#### [PROBLEM REQUIREMENTS]
Match on the string "false" in the entries below and return every matching line.

#### [TASK INPUTS]
----------
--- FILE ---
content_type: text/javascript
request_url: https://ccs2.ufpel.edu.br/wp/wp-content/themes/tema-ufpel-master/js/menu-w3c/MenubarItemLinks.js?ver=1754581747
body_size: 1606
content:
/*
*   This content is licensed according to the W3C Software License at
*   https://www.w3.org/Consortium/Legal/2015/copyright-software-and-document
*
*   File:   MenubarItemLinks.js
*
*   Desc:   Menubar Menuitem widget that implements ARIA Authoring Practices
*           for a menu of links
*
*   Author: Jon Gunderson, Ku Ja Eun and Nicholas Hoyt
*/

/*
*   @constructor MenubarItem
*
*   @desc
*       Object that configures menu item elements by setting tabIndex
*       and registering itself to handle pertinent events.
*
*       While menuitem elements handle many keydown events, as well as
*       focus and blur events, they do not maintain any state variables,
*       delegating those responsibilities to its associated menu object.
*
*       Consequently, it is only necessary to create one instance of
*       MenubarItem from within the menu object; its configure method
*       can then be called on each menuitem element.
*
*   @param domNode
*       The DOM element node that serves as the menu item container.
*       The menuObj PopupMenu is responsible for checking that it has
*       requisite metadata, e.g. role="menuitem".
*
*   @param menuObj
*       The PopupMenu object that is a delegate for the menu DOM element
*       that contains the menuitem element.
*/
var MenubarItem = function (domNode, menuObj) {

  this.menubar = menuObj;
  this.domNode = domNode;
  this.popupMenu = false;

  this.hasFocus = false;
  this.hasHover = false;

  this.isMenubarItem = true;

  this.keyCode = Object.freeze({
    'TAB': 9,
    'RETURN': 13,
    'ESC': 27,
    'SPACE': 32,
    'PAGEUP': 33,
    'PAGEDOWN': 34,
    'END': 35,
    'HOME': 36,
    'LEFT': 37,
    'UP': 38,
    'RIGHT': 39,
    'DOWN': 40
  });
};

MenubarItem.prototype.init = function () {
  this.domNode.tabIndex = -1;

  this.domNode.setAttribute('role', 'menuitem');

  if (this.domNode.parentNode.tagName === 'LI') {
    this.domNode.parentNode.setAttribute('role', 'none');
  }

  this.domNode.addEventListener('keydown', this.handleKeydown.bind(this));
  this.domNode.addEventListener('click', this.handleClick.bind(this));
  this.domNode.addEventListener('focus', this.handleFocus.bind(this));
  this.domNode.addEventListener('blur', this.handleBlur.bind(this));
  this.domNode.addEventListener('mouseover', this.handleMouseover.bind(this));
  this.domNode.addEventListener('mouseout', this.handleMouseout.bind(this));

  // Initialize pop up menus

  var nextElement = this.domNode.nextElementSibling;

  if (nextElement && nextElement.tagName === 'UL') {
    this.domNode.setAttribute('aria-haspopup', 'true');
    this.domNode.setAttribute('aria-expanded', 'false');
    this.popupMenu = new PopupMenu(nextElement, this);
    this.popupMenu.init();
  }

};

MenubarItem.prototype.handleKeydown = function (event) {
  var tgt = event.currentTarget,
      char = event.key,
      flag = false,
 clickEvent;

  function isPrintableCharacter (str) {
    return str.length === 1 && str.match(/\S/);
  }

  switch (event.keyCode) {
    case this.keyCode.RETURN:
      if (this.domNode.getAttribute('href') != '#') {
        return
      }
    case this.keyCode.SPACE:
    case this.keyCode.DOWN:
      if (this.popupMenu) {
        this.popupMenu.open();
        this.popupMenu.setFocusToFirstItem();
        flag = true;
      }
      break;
----------
#### [THE ANSWER]
  this.popupMenu = false;
  this.hasFocus = false;
  this.hasHover = false;
    this.domNode.setAttribute('aria-expanded', 'false');
      flag = false,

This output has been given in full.